Unpublished opinions are particularly common in criminal cases, in cases involving prisoner’s petitions, and in cases where the primary argument is not the legal standard applied but that no facts in the record support the legal conclusions reached using that legal standard, although they are used in all kinds of cases. Sometimes unpublished opinions are written by law clerks and staff attorneys and then reviewed by actual judges. A staff written opinion might be given unpublished status because the judge may agree with the result, but view the draft as not particularly polished in writing quality.
Opinions are always supposed to be published when they make new law or give a novel interpretation to existing law, but this is a determination that is often in the eye of the beholder.
Why Are Unpublished Opinions Controversial?
Judges claims that using unpublished opinions saves time, both for people trying to stay abreast of the binding law and for judges who don’t feel pressure to relate the facts of a case in a way that would be clear to someone unfamiliar with the case. For example, an unpublished opinion might simply say that the trial judge’s decision is affirmed for the reasons set forth in the trial judge’s opinion which is in accordance with settled law cited in that opinion and correctly applied, rather than spelling out an independent analysis of the facts and law.
Opponents of the practice say that it veils the judiciary in secrecy violating a right to have the public’s business done in public, and distorts the system of precedent upon which our legal system is based.

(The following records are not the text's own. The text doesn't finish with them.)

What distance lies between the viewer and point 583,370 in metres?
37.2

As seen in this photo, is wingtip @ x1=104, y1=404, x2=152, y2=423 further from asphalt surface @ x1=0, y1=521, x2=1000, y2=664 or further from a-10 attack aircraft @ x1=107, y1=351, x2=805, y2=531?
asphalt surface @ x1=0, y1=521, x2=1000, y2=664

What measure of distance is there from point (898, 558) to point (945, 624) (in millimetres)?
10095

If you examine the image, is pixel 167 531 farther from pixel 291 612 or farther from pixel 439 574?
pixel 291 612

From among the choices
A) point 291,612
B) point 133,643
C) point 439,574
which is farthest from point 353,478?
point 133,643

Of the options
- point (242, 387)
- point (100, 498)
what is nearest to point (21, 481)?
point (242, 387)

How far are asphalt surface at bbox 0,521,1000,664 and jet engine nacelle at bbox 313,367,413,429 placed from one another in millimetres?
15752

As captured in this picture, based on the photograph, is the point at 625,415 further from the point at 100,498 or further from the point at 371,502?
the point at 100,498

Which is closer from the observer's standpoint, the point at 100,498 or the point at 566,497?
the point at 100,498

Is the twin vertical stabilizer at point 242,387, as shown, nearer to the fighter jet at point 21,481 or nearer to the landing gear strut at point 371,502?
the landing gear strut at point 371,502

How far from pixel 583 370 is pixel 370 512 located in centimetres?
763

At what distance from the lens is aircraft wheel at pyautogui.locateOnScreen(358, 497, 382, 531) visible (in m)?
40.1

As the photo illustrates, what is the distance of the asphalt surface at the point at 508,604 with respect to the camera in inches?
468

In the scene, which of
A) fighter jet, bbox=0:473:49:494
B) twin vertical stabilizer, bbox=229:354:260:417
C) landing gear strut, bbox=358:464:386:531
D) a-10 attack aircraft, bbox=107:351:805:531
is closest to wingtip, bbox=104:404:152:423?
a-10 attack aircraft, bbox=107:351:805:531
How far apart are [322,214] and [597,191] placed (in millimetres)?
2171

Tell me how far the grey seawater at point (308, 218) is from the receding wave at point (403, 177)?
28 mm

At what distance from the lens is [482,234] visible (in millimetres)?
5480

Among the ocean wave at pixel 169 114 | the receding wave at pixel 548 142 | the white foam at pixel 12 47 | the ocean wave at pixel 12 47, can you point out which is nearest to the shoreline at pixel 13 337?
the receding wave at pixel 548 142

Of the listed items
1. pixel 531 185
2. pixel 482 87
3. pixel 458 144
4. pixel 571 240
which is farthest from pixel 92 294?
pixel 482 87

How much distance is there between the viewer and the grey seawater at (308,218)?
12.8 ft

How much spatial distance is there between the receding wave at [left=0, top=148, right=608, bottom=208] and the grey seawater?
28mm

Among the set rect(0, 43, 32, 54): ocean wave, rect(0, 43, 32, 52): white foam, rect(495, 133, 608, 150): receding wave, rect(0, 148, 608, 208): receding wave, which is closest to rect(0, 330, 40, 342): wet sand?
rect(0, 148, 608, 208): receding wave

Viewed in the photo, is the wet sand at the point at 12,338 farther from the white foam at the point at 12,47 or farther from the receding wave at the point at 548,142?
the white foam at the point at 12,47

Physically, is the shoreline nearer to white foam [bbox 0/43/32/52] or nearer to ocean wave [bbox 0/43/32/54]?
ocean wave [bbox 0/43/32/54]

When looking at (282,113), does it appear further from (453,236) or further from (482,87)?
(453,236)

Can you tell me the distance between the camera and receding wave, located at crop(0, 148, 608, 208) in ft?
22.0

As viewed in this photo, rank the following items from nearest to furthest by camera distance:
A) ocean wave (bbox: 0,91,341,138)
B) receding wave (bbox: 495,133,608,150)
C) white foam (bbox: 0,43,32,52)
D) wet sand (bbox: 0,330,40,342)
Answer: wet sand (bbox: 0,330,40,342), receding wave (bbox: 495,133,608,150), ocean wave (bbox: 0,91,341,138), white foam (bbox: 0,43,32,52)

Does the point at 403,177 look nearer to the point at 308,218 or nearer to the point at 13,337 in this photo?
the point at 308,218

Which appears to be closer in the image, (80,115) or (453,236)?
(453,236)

The 10th Circuit did not decide the case on the merits.
It affirmed a dismissal of his state claims on the grounds that he lacked standing, because he was not injured by the fact that an opinion in his own case went unpublished. It affirmed a dismissal of his claims regarding the 10th Circuit Court of Appeals for the same reason, further aggravated by his failure to use the ordinary appellate remedies in the case in question.
By implication, the 10th Circuit ruled that to have standing to challenge the practice of issuing non-precedential opinions, a litigant would need to show a harm such as an inability to use such opinions from prior cases in the litigant’s own case, changes or substantially prejudiced an outcome in the litigant’s case. Of course, this means that the litigant needs some way of knowing about the case that they weren’t permitted to use through informal information sharing, or an in house collection of unpublished opinions.

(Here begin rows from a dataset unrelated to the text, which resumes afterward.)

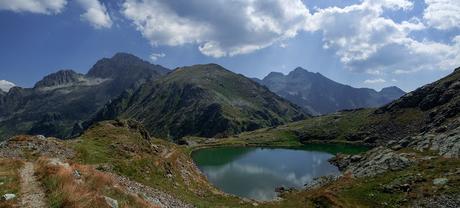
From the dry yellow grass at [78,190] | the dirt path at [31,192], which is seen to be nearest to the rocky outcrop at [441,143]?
the dry yellow grass at [78,190]

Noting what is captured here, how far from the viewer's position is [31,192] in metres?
27.3

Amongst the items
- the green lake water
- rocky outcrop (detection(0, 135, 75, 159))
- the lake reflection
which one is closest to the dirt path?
rocky outcrop (detection(0, 135, 75, 159))

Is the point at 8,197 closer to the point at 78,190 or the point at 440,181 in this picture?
the point at 78,190

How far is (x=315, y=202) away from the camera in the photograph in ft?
188

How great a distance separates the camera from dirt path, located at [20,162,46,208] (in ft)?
79.4

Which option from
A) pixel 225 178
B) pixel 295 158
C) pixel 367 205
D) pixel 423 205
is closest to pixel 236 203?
pixel 367 205

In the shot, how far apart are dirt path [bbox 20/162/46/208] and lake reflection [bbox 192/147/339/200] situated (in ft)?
220

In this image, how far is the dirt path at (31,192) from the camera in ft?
79.4

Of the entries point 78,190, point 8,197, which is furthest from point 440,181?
point 8,197

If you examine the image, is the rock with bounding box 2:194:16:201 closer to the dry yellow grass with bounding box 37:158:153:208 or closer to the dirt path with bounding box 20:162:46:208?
the dirt path with bounding box 20:162:46:208

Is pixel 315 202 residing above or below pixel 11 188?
below

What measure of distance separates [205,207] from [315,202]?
1927 centimetres

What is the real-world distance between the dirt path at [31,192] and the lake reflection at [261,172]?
6707 centimetres

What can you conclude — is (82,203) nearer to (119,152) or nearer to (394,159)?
(119,152)
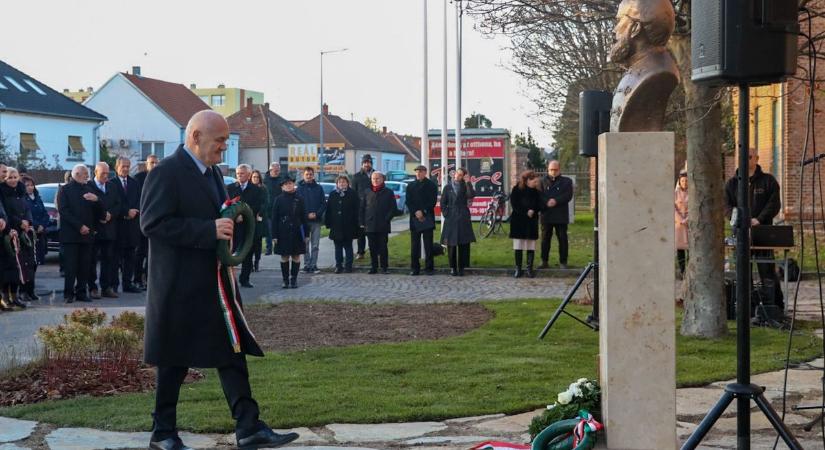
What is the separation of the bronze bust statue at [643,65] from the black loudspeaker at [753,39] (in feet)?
1.25

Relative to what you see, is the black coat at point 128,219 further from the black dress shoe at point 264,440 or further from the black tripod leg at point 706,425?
the black tripod leg at point 706,425

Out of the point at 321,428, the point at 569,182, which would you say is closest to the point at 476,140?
the point at 569,182

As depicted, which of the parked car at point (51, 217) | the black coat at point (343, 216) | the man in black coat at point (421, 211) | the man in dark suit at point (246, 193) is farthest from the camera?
the parked car at point (51, 217)

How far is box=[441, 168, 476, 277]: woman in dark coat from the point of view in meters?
20.0

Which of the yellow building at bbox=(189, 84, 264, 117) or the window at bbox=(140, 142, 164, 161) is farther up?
the yellow building at bbox=(189, 84, 264, 117)

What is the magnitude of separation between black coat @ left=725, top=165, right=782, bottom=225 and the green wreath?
8597 millimetres

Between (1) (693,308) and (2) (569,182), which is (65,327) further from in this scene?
(2) (569,182)

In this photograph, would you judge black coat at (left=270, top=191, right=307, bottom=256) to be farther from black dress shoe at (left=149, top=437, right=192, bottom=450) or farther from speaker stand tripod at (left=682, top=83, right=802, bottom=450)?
speaker stand tripod at (left=682, top=83, right=802, bottom=450)

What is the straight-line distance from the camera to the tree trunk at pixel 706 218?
11.3 metres

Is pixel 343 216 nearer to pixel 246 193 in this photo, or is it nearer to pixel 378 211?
pixel 378 211

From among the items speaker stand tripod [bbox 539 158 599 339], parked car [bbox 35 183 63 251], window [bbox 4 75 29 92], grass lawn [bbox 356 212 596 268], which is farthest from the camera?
window [bbox 4 75 29 92]

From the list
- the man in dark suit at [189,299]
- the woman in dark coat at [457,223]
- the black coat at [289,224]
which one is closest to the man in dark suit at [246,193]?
the black coat at [289,224]

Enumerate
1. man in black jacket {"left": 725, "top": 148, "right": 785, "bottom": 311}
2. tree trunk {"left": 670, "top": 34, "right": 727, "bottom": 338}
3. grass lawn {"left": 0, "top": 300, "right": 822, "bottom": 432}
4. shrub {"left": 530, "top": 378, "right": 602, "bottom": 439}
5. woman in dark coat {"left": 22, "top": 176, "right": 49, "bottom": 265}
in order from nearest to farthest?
shrub {"left": 530, "top": 378, "right": 602, "bottom": 439} → grass lawn {"left": 0, "top": 300, "right": 822, "bottom": 432} → tree trunk {"left": 670, "top": 34, "right": 727, "bottom": 338} → man in black jacket {"left": 725, "top": 148, "right": 785, "bottom": 311} → woman in dark coat {"left": 22, "top": 176, "right": 49, "bottom": 265}

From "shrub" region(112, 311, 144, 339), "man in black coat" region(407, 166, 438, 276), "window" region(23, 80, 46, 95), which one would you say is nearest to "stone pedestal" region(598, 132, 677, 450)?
"shrub" region(112, 311, 144, 339)
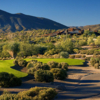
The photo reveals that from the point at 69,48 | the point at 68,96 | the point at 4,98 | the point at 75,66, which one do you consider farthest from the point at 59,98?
the point at 69,48

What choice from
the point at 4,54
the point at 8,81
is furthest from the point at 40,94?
the point at 4,54

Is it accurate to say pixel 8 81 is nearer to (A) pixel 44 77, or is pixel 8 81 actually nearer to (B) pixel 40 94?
(A) pixel 44 77

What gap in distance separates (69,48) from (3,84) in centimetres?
3332

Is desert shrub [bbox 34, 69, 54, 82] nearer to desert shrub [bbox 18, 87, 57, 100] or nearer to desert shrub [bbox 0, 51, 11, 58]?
desert shrub [bbox 18, 87, 57, 100]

An effort to indirectly influence the Colorado courts by forcing a state trial court to act was dismissed on the grounds that the federal courts do not have the jurisdiction to do so.

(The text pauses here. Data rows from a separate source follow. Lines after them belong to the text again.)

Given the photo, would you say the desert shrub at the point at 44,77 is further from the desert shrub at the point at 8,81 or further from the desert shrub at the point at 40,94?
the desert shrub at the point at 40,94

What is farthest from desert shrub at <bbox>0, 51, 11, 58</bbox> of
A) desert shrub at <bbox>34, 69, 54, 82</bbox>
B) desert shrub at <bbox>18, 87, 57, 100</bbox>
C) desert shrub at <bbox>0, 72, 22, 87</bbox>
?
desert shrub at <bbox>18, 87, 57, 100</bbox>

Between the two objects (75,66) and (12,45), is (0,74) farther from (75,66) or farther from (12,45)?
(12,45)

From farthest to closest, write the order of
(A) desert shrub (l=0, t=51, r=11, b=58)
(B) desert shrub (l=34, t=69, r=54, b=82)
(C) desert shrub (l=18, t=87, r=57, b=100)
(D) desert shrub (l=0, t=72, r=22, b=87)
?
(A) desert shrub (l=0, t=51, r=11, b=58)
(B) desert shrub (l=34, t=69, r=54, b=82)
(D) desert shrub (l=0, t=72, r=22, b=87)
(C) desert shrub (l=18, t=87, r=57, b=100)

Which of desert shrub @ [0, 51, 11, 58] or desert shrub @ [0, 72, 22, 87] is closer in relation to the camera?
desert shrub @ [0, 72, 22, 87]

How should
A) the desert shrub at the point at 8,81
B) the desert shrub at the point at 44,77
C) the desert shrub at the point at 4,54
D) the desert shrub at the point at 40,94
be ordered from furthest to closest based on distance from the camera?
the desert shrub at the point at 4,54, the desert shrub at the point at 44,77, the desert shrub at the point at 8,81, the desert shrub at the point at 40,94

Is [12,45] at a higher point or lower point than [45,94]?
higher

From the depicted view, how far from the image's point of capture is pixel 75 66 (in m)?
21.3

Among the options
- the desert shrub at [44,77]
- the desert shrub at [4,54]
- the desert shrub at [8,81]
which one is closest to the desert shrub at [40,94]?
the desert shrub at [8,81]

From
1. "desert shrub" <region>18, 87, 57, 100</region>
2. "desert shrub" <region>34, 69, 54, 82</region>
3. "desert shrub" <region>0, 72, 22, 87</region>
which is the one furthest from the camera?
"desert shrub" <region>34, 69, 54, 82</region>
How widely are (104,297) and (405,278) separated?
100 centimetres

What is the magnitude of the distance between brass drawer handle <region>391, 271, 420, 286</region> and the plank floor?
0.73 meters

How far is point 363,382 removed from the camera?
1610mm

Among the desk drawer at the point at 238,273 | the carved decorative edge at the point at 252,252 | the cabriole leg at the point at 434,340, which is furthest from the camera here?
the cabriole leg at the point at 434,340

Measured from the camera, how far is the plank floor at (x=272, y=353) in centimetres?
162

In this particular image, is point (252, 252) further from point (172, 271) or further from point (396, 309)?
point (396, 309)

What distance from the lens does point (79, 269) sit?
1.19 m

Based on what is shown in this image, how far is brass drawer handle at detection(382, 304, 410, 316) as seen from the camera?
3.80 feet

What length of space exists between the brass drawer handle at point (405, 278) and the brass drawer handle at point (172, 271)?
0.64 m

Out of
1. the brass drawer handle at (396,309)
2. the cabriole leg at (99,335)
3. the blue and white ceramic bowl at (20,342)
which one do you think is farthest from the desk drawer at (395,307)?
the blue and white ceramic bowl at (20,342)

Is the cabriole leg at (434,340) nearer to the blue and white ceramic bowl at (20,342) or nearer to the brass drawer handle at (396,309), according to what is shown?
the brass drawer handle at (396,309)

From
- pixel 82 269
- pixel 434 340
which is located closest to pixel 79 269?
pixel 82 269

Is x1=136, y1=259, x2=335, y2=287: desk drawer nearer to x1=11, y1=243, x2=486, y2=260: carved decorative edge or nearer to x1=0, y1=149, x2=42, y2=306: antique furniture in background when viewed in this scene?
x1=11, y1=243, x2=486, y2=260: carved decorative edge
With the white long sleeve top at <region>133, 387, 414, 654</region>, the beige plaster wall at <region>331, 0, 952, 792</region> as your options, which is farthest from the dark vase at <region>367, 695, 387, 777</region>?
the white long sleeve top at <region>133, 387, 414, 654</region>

The unpublished opinions challenged in the litigation over the decision not to publish them, concerned Colorado’s refusal to admit Kenneth L. Smith, who represented himself in this case, to the practice of law in Colorado, largely because he refused to submit to a “mental status examination” as part of the character and fitness component of an application to be admitted to the bar.
The Underlying Issues
While Smith did not prevail in either of his litigations, both issues that he raised are controversial ones in the legal profession.
Character and fitness questions about mental health require applicants to the legal profession to disclose information that would otherwise be subject to doctor-patient and related privileges designed to encourage people to seek mental health treatment without fear of collateral reprecussions from doing so.
The practice of issuing non-precedential opinions has likewise been controversial. These opinions give repeat litigators in an area, like insurance companies, large law firms, and government agencies, access to insight on how appellate courts are likely to act, which is not available to the general public. In part as a result of this controversy, the federal courts have recently promulgated new rules regarding these opinions that allow litigants to refer to them in court cases as persausive, although not as binding authority, in other cases.
Both practices are particularly difficult to challenge in court, because they are a product of decisions made by the U.S. Supreme Court and state supeme courts respectively, who are faced in litigation with a challenge to the legality of their own actions. Federalism principles make challenging the rules of a state court in a federal court, or challenging the rules of a federal court in a state court, very difficult. And, even legislative action to change these policies is a ticklish matter, as they go to the issue of judicial independence.